Unincorporated community Mason County, Washington

Eldon is an unincorporated community in the U.S. State of Washington and part of Mason County. Eldon is located along U.S. Route 101 and sits on the mouth of the Hamma Hamma River.

The word Eldon is often considered a variation of the names "Aldin" or "Eldin," which typically mean "old friend," "wise protector," or "from the old settlement." Unlike the Hamma Hamma River located within the community, it is not tied to any local native languages.

== History ==

=== 1900-1950s ===
Eldon was a busy town in the early 1900s when logging operations were extensive on the upper Hamma Hamma River.
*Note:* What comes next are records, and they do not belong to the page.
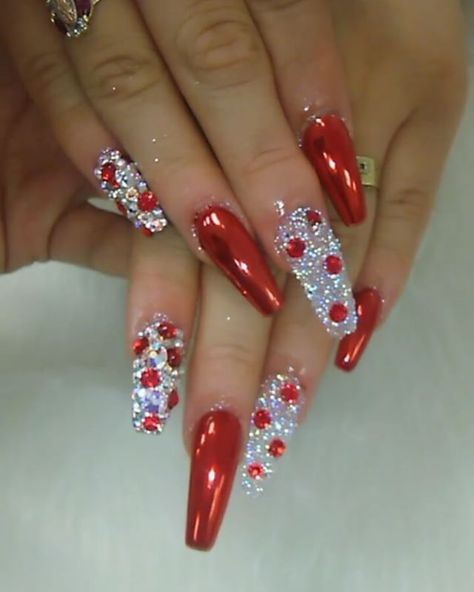 💎Jenn💎 (@nailedthebling) on Instagram: “Red Chrome and Swarovski Bling!!” Red Chrome Nails, Unghie Sfumate, Valentines Day Nails, Valentine Nail Art, Red Acrylic Nails, Cute Christmas Nails, Nail Designs Valentines, Christmas Nail Art Designs, Christmas Nails Acrylic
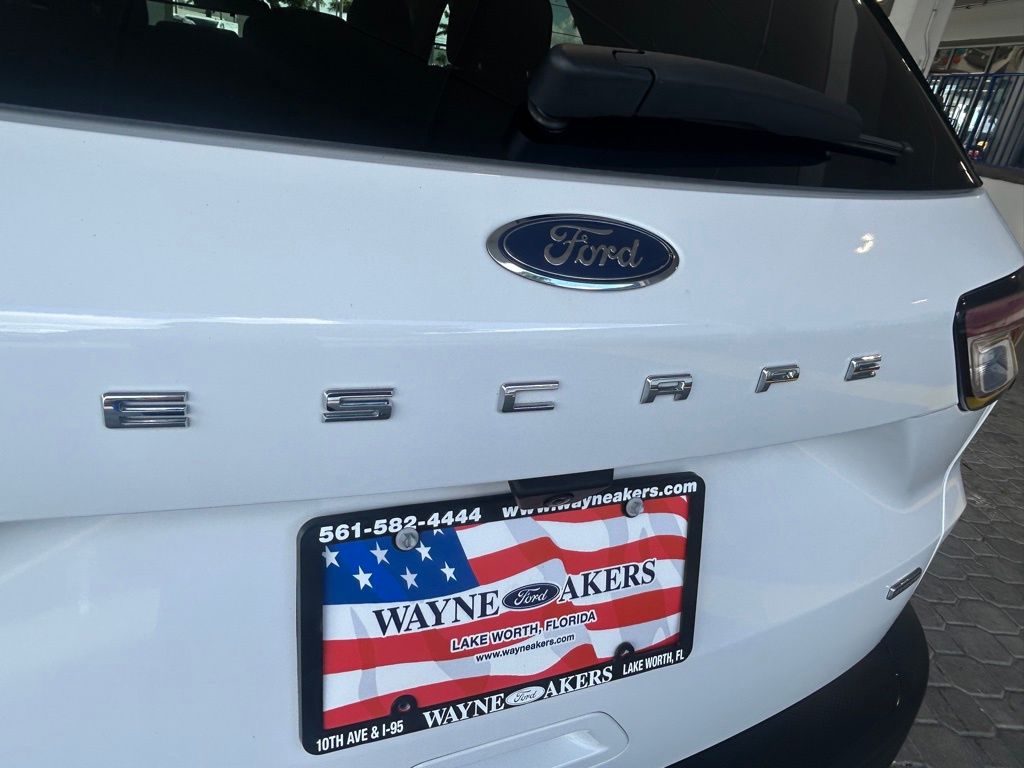 2022 Ford Escape SE Hybrid photo 21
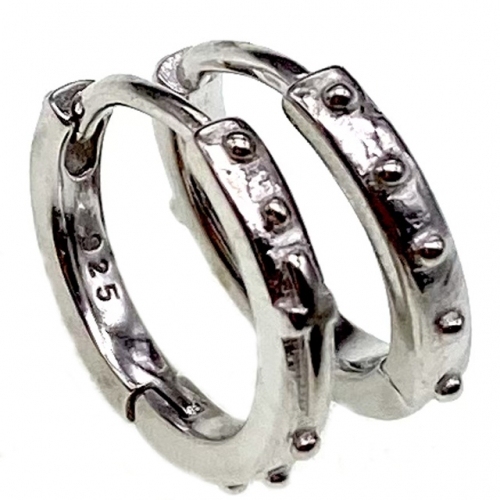 Plain Hoop Earring  - L27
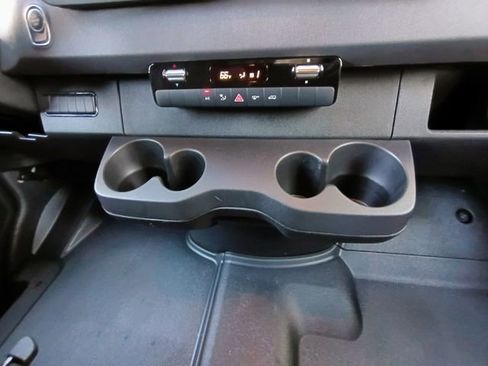 Used 2025 Mercedes-Benz Sprinter 2500 image 49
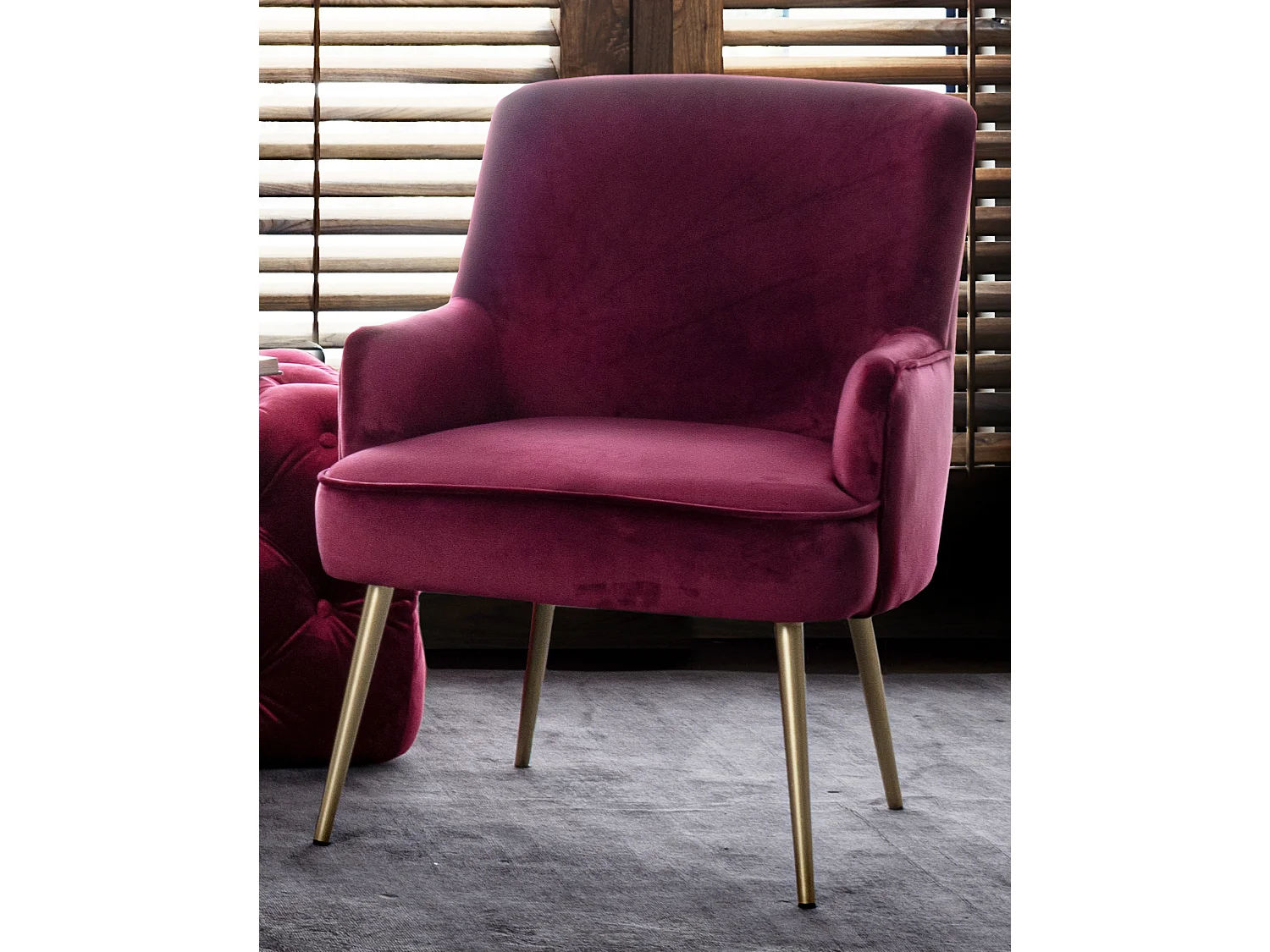 Fauteuil en polyester effet velours rose Natan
A Civilian Conservation Corps (CCC) side camp was stationed near river in the 1930s.

Between 1936-37, the CCC started construction of the Hamma Hamma Guard Station, also known as Hamma Hamma Cabin. The station was used as an administrative site for United States Forest Service fire and trail crews.

=== 1960s-Present ===
In 1999, there was a landslide known as the Eldon Slide that occurred south of the community. The slide covered U.S. Route 101 from mile mark 321.96 to 322.44. The Washington State Department of Transportation submitted an application for a Shoreline Management Permit. The permit was to construct a rock buttress with heavy loose riprap to contain the hillside. In addition, plans also called for the installation of horizontal drains to help shed excess water from the saturated hillside.
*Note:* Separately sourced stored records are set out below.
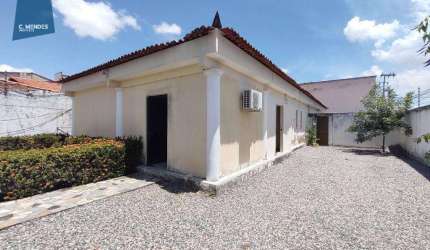 Casa com 3 dormitórios à venda, 200 m² por R$ 950.000,00 - Maraponga - Fortaleza/CE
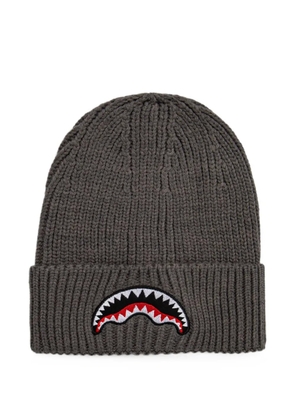 Sprayground Shark Mouth ribbed-knit beanie hat - Grey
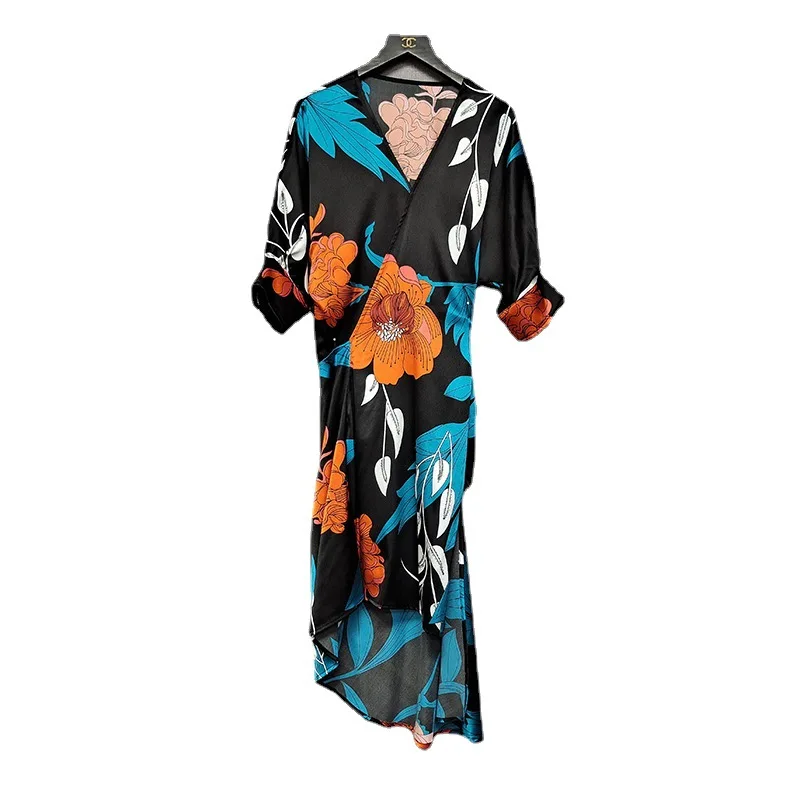 Silk dress women's 2021 summer new temperament commuting print V-neck waist slim mid length skirt yn731
Silk dress women's 2021 summer new temperament commuting print V-neck waist slim mid length skirt yn731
The 2018 Maple Fire occurred southwest of Brinnon in and near Eldon. The trees burned for almost 3 months and it cost $4.5 million to contain.

== Recreation ==
A convenience store named Eldon Store was built sometime before the time the Civilian Conservation Corps stationed near the river. It burned down in the later 1900's and was rebuilt and still stands today.

A restaurant named Hama Hama Oyster Saloon was established 1922 and still sells oysters today.